Headgroup-dependent membrane catalysis of apelin-receptor interactions is likely

Abstract

Apelin is the peptidic ligand for the G-protein-coupled receptor APJ. The apelin-APJ system is important in cardiovascular regulation, fluid homeostasis, and angiogenesis, among other roles. In this study, we investigate interactions between apelin and membrane-mimetic micelles of the detergents sodium dodecyl sulfate (SDS), dodecylphosphocholine (DPC), and 1-palmitoyl-2-hydroxy-sn- glycero-3-[phospho-rac-(1-glycerol)] (LPPG). Far-ultraviolet circular dichroism spectropolarimetry and diffusion-ordered spectroscopy indicate that apelin peptides bind to micelles of the anionic detergents SDS and LPPG much more favorably than to zwitterionic DPC micelles. Nuclear magnetic resonance spectroscopy allowed full characterization of the interactions of apelin-17 with SDS micelles.

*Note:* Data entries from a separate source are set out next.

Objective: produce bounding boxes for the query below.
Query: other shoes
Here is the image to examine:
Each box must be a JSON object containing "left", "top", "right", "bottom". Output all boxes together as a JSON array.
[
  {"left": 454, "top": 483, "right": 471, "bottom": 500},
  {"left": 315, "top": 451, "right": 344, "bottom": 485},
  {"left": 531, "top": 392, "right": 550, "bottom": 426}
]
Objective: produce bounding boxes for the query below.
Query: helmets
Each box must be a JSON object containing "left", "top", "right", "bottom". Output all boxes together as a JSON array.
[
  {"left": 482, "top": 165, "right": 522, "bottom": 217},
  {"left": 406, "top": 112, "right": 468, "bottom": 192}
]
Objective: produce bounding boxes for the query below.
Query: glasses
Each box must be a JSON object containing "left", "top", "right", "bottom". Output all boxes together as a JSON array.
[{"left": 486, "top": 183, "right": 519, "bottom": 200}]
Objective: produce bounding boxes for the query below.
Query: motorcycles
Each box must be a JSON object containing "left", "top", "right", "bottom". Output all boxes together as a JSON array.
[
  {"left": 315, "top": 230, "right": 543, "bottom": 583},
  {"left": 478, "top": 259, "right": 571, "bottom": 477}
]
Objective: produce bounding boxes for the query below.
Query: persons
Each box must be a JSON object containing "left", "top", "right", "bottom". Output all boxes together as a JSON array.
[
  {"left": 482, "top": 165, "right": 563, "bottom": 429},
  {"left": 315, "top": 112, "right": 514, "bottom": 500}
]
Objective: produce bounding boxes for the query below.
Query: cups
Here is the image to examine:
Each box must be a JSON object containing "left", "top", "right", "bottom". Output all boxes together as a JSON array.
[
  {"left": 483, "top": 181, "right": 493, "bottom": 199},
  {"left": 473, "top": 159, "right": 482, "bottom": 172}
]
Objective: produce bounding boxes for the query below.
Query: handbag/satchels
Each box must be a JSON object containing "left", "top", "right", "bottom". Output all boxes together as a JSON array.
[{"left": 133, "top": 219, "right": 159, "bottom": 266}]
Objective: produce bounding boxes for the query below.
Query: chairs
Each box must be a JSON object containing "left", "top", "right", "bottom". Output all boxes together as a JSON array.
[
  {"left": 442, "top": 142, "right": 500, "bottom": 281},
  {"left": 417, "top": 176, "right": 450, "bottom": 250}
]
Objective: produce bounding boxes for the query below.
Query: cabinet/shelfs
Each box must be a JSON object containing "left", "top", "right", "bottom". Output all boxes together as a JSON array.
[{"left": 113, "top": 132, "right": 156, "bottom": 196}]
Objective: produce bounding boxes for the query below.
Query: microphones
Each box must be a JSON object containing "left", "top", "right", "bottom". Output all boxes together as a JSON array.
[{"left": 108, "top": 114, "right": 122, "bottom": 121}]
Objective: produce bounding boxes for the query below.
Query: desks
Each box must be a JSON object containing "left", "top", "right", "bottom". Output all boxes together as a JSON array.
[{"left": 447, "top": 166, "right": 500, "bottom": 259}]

Titration with paramagnetic agents and structural determination of apelin-17 in SDS indicate that R6-K12 is highly structured, with R6-L9 directly interacting with headgroups of the micelle. Type Iβ-turns are initiated between R6 and L9, and a well-defined type IVβ-turn is initiated at S10. Furthermore, binding of apelin-17 to SDS micelles causes structuring of M15-F17, with no evidence for direct binding of this region to the micelles. These results are placed into the context of the membrane catalysis hypothesis for peptide-receptor binding, and a hypothetical mechanism of APJ binding and activation by apelin is advanced. © 2009 American Chemical Society.